SECÇÃO DO TEXTO:
+ + +
Maria Antonia Siza e um oceano Jose Grade2

Maria Antónia Siza

Porto, 1940 – Porto, 1973

Maria Antónia Siza foi criadora de muitas centenas de obras sobre papel, nomeadamente desenhos a tinta-da-china, aguarelas, guaches e gravuras, mas também de bordados e algumas pinturas. A sua produção ficará, no entanto, desconhecida do público até muito recentemente, quase meio século passado sobre a sua trágica morte, aos 32 anos.

O seu desenho é sobretudo figurativo, de expressão linear e registo caligráfico. Começava sempre por desenhar os pés aos personagens, que depois cresciam espontaneamente no papel em traços enérgicos, ascendentes e ziguezagueantes. Assim se revelavam seres surrealizantes, grotescos, deformados ou contorcidos, em ações e gestos indiscerníveis, mas individualizados, surgindo de pé, caídos no chão ou deitados numa cama. Estas figuras, homens e mulheres envelhecidos, decrépitos e agonizantes, parecem quase sempre flutuar.
+ + +
REGISTOS FORNECIDOS:
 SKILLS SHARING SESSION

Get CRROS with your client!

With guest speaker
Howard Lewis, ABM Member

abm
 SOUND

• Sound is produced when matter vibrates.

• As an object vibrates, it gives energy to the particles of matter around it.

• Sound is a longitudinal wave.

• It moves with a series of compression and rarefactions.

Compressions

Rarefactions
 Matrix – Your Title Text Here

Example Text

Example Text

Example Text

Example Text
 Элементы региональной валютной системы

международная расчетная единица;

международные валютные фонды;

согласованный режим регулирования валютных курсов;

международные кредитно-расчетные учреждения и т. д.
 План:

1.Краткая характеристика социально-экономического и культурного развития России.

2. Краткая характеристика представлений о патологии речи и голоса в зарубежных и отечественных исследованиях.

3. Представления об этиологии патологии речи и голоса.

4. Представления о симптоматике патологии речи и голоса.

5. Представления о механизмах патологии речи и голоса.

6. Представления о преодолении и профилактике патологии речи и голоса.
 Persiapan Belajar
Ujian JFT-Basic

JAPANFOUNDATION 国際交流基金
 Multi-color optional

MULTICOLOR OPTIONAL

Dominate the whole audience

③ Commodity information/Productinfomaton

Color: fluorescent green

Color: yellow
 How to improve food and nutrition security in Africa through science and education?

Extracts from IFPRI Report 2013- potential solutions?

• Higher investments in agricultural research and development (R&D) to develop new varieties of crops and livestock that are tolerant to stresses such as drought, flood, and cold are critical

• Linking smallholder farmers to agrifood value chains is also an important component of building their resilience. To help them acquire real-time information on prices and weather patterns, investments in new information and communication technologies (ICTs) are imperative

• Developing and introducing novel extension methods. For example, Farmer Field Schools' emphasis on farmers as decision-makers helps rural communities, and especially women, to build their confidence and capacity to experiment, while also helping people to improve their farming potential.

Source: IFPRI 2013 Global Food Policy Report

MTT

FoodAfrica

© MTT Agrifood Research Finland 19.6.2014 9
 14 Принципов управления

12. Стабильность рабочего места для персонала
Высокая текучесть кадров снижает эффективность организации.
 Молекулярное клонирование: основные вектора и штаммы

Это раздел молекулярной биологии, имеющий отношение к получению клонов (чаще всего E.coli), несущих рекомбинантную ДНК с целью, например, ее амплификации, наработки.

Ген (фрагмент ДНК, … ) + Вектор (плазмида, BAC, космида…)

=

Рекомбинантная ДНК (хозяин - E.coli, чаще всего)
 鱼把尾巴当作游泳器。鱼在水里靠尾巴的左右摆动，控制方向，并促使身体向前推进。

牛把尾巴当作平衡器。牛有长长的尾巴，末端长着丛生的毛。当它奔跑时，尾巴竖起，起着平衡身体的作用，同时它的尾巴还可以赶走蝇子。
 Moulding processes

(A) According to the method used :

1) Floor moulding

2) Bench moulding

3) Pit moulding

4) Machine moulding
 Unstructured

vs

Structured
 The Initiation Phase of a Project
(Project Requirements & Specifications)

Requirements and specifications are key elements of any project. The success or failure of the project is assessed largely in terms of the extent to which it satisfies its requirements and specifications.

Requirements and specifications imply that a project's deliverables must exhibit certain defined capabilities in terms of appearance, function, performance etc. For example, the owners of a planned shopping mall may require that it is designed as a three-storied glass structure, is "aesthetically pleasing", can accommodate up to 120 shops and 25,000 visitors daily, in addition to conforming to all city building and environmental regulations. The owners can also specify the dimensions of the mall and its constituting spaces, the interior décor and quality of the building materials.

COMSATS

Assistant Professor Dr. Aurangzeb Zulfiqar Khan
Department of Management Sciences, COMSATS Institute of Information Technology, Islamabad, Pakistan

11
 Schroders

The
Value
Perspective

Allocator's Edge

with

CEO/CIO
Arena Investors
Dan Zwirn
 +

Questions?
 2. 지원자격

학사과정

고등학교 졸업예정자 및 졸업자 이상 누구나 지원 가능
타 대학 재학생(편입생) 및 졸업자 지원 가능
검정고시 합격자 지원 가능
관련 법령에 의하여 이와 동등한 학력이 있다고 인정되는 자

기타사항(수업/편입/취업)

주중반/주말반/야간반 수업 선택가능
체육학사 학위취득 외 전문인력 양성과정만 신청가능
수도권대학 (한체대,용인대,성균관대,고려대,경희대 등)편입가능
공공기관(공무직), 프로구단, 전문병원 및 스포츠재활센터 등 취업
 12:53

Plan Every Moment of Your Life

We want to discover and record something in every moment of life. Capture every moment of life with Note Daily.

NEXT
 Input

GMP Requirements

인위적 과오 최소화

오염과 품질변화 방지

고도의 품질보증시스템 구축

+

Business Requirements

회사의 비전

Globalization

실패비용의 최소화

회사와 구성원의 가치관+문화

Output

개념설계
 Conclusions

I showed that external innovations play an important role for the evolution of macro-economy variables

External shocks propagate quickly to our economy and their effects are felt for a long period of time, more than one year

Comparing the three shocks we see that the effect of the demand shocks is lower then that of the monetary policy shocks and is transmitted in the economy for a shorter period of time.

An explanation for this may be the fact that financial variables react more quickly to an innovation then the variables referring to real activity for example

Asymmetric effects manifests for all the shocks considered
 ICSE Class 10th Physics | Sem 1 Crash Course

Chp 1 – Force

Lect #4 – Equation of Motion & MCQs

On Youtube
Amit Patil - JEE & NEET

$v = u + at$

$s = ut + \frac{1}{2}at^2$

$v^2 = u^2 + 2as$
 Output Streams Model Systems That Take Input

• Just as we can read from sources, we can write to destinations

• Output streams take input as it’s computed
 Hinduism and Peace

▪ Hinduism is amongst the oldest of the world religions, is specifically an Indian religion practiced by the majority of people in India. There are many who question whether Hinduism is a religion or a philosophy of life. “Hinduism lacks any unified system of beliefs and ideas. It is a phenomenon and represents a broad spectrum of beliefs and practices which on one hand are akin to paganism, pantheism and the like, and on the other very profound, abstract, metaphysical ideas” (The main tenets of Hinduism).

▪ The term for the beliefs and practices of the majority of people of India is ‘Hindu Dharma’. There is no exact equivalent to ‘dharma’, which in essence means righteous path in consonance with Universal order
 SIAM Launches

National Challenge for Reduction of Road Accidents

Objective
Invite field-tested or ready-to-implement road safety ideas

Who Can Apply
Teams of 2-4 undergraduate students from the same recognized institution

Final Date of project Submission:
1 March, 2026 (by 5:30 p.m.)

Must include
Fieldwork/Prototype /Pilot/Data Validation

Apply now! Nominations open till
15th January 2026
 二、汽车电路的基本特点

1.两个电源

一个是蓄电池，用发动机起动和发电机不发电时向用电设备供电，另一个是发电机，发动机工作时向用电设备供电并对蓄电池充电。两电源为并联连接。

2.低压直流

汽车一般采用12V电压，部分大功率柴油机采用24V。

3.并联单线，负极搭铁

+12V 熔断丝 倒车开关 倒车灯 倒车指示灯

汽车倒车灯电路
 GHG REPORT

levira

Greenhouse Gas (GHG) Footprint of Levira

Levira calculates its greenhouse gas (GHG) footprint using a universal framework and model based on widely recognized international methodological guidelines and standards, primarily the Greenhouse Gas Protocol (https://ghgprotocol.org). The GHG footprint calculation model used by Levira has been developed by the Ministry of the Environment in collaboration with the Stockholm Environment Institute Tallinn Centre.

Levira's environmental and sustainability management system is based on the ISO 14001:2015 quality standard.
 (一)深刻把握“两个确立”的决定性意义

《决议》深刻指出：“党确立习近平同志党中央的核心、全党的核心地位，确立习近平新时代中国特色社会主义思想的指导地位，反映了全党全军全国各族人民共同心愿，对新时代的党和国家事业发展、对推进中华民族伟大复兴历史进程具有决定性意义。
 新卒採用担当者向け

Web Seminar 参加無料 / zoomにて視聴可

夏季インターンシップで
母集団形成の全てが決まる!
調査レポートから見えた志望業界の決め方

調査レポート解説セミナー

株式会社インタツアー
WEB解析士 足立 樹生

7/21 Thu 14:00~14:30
+ + +
O QUE FAZER:
Prossiga o texto sobre a artista Maria Antónia Siza a partir da última frase apresentada.

RESULTADO DA TAREFA:
Aglomeradas em constelações fantasmáticas, movimentam-se e equilibram-se em coreografias dinâmicas e melancólicas, de enorme complexidade e rigor compositivos, encenando gestos comuns e solidários. Outras, pelo contrário, aparecem isoladas, silenciosas e enigmáticas, sobre o fundo branco e vazio da página.

Inquietante e bizarro, delirante e fantástico, íntimo e trágico: assim se caracteriza o universo livre e pessoal de Maria Antónia Siza, um manifesto violento e brutal sobre a fragilidade da condição humana.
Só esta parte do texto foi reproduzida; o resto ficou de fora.